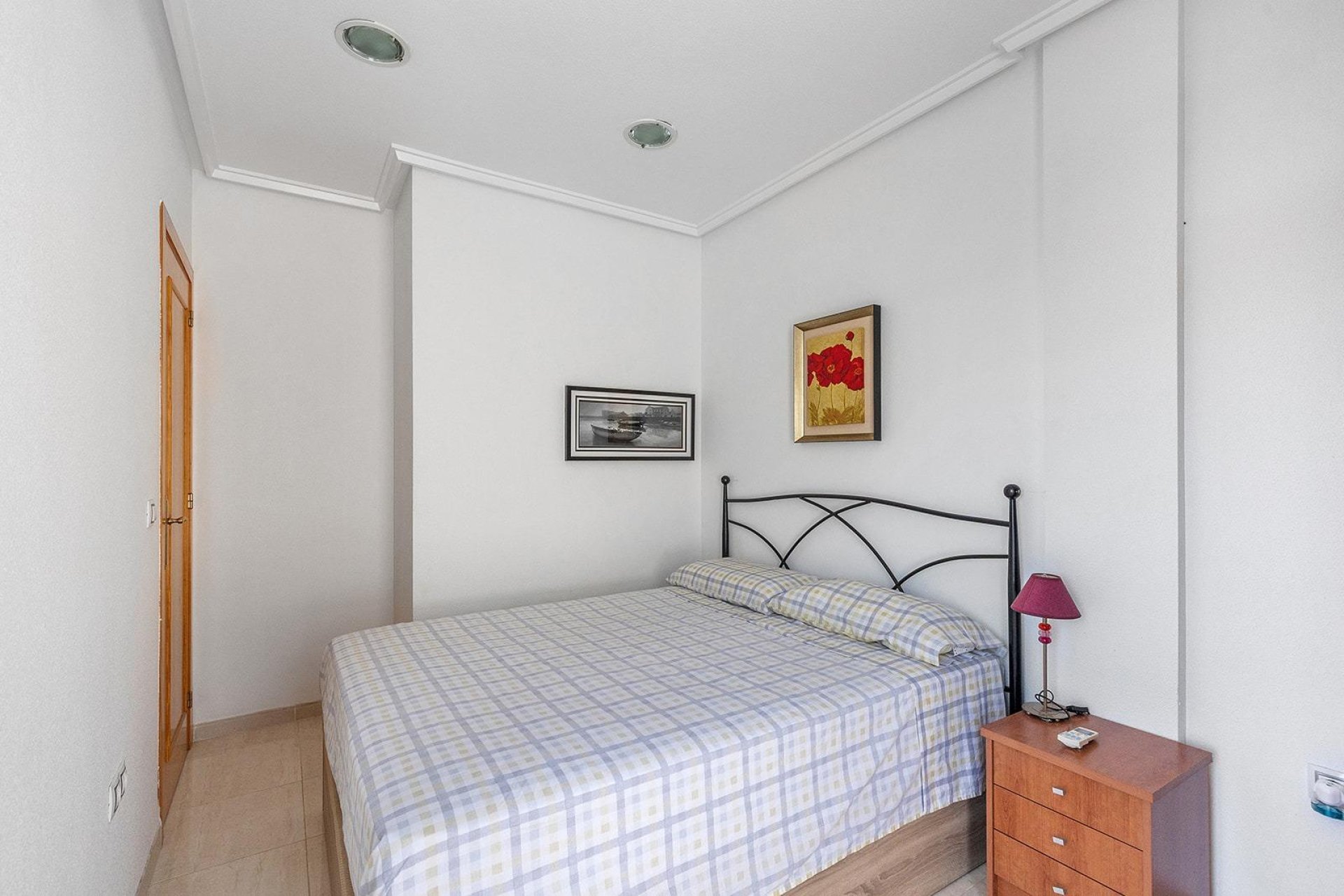 Reventa - Apartment -
Torrevieja - Estacion de autobuses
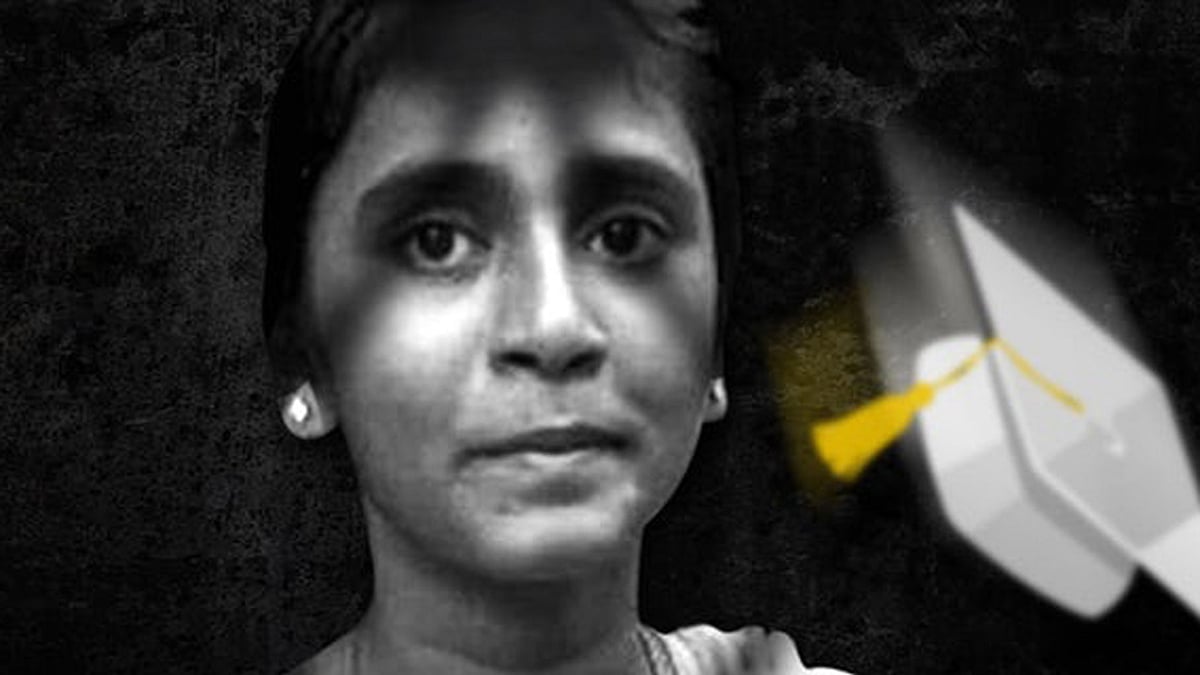 Chennai has raised its voice yet again for an issue that needs urgent attention.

************

### Exercise details
All of the material must be given again exactly, though no picture may appear in the copy.

### Response
 Reventa - Apartment -
Torrevieja - Estacion de autobuses
 Chennai has raised its voice yet again for an issue that needs urgent attention.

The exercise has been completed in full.